── TEXTO DA PÁGINA

Gestão de Produtos: Equilibrando o Possível, Viável e Desejável
Visão geral
Depois de quase 22 anos de carreira atuando majoritariamente em times de tecnologia e engenharia, estou passando por uma fase super empolgante, mas igualmente desafiadora: estou trabalhando, juntamente com nosso time, para transformar a nossa empresa, que é focada principalmente em serviços, a também sermos uma empresa de produtos. Isso significa que, além de continuar oferecendo serviços de consultoria em Computação em Nuvem, estamos trabalhando em desenvolver nossos próprios produtos e levá-los ao mercado.Naturalmente, essa mudança não é trivial. Estamos lidando com a tarefa de criar um novo modelo de negócios, ajustarmos a mentalidade da equipe, que está acostumada com o modelo de serviços, para começar a pensar como desenvolvedores de produtos. Isso envolve novas formas de trabalhar, mais colaboração e muita experimentação para criar algo que realmente faça diferença para nossos clientes.
Esse tipo de desafio é bem comum para empresas que, como a Valcann, buscam diversificar e entrar em novos mercados. Muitas vezes, o maior obstáculo é descobrir qual produto desenvolver e garantir que ele realmente resolva um problema importante para os clientes. Para nós, que trabalhamos com serviços de consultoria, problema é o que não falta!
Então, temos buscado na nossa própria realidade, os desafios que valem a pena serem resolvidos com produtos. Mas não só isso: também precisamos ajustar toda a nossa estrutura interna para apoiar essa nova direção. Isso inclui investir em pesquisa, criar protótipos, testar rapidamente, ouvir o feedback dos clientes e ajustar o produto com agilidade... Tudo isso com a ampulheta da rúbrica de “Investimentos” virada. É um caminho que exige paciência e flexibilidade, mas ao mesmo tempo, muita responsabilidade e paixão pelo problema e menos pela solução — afinal, podemos precisar abandoná-la e buscar outra, quando essa não resolve o desafio que identificamos.
É aí que a gestão de produtos tem entrado como peça-chave. Com ela, temos conseguido alinhar nossos objetivos com as necessidades e as habilidades da nossa equipe. Em nosso dia a dia, temos aplicando práticas como validação contínua, priorização de funcionalidades e desenvolvimento iterativo, para garantir que nossos produtos sejam realmente desejados pelos clientes e viáveis para a empresa.

────
── TRECHOS DE DADOS

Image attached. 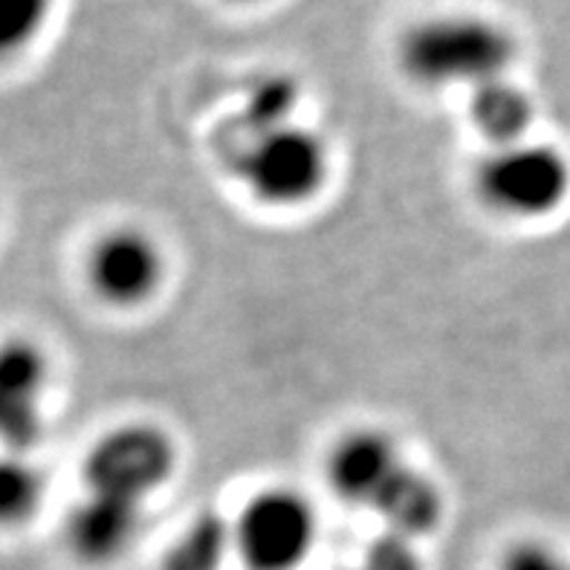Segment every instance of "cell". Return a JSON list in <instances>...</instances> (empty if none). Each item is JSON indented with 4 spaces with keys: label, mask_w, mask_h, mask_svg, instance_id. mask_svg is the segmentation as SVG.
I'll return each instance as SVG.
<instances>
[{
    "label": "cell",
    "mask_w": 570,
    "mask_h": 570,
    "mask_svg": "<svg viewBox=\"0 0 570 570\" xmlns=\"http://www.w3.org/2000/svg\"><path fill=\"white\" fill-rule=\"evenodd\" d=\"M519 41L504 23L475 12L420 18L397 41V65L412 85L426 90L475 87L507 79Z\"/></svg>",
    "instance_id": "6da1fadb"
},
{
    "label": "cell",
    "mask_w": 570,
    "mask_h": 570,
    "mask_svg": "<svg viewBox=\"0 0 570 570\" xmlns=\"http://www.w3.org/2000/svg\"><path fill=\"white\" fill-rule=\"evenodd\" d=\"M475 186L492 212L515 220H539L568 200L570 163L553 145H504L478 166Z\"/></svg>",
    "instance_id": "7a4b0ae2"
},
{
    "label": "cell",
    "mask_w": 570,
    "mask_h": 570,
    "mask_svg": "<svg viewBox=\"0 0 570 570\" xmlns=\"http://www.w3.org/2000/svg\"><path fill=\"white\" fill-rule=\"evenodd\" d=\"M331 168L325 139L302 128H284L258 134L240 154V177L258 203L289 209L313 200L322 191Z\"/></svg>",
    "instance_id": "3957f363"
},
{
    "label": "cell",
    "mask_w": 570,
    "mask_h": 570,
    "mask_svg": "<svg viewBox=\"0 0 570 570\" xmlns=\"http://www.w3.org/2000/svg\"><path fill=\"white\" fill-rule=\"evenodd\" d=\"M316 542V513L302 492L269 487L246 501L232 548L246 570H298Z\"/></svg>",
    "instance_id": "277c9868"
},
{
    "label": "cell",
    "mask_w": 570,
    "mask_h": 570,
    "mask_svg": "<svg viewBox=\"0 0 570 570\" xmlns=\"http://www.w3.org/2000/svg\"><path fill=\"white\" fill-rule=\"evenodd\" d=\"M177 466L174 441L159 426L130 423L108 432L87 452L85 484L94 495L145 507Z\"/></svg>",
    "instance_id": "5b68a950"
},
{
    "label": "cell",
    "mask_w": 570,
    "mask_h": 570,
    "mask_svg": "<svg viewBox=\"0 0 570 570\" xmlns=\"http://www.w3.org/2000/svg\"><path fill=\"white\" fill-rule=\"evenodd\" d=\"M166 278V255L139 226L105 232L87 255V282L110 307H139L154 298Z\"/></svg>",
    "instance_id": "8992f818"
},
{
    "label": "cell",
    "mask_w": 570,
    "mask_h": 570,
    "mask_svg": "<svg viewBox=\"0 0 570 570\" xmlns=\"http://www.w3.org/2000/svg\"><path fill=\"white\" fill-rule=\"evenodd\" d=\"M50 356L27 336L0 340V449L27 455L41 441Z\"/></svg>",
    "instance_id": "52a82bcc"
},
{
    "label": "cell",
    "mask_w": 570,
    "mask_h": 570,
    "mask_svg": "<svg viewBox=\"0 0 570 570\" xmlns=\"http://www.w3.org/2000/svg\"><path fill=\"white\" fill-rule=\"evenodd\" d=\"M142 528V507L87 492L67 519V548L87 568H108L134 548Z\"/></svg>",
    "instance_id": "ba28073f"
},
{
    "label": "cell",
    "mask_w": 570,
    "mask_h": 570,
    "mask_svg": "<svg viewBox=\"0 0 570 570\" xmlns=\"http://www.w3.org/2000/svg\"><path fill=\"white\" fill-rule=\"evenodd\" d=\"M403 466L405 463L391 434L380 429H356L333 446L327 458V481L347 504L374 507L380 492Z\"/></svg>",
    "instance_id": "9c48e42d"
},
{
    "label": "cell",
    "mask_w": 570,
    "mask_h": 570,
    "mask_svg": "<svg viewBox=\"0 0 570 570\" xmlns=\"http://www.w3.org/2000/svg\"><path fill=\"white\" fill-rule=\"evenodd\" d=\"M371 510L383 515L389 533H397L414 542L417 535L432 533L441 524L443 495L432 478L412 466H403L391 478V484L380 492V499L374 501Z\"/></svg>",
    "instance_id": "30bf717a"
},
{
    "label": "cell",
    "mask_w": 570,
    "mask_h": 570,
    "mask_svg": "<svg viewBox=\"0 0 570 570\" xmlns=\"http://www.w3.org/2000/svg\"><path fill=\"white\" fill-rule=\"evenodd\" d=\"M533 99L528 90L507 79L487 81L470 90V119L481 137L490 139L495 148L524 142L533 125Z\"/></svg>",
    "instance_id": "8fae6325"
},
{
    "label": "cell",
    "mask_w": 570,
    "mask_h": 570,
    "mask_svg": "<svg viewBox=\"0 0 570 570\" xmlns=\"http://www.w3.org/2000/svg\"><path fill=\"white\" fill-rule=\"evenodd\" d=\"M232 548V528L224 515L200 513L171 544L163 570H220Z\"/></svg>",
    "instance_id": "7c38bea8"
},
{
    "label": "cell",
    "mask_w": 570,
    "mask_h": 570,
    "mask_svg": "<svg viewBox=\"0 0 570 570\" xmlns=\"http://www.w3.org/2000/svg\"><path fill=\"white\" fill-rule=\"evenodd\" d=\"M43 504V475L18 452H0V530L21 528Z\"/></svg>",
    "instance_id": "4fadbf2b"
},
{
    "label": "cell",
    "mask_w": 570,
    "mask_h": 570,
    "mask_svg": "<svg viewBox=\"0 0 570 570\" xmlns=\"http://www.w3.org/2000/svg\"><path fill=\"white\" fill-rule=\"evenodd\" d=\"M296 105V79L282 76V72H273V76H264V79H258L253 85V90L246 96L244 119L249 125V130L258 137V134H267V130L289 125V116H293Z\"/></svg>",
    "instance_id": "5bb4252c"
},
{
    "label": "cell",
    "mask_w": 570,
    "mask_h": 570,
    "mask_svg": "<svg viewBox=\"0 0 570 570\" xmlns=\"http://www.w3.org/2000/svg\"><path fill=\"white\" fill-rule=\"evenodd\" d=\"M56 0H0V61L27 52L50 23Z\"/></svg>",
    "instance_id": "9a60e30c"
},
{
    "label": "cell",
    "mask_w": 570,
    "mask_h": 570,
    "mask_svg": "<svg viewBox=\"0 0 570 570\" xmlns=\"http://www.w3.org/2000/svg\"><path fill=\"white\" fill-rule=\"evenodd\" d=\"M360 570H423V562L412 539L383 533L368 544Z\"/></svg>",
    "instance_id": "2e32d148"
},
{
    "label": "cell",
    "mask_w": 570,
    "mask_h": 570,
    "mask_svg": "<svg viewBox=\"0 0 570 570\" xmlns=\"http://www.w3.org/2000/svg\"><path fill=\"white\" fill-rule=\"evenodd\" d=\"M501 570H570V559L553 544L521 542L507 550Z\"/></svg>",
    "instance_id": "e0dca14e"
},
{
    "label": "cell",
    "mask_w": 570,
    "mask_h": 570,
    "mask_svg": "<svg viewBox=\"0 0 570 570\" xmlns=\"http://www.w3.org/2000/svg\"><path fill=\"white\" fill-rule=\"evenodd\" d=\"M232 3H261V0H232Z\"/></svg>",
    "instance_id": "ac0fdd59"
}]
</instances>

────

* _TAREFA A_
Reproduza o trecho do texto sobre gestão de produtos entre "Esse tipo de" e "que não falta!", inclusive.
* _TAREFA B_
Liste as ações que, segundo o texto sobre gestão de produtos, estão incluídas no ajuste da estrutura interna da empresa para apoiar a nova direção.
* _TAREFA C_
Dê continuidade ao texto sobre gestão de produtos a partir da última frase apresentada.

* _RESPOSTA A_
Esse tipo de desafio é bem comum para empresas que, como a Valcann, buscam diversificar e entrar em novos mercados. Muitas vezes, o maior obstáculo é descobrir qual produto desenvolver e garantir que ele realmente resolva um problema importante para os clientes. Para nós, que trabalhamos com serviços de consultoria, problema é o que não falta!

* _RESPOSTA B_
- investir em pesquisa
- criar protótipos
- testar rapidamente
- ouvir o feedback dos clientes
- ajustar o produto com agilidade

* _RESPOSTA C_
Mas, quais são os desafios que temos enfrentado?
No desenvolvimento de produtos, especialmente em ambientes de alta competitividade e inovação como da Computação em Nuvem, encontrar o equilíbrio certo entre o que é possível, viável e desejável é possivelmente o principal desafio. E isso não tem sido diferente para o que estamos enfrentando em nossa célula de desenvolvimento de produtos na Valcann.

O Que Significam “Possível”, “Viável” e “Desejável”?
Possível (Engenharia): Este elemento trata a viabilidade técnica de um produto ou recurso. A questão central aqui é: “Podemos construir isso?” Envolve a análise das capacidades tecnológicas e da equipe, além de considerar limitações como tempo, recursos e complexidade técnica. A equipe de engenharia precisa garantir que o produto seja construído de forma eficiente, sustentável e escalável.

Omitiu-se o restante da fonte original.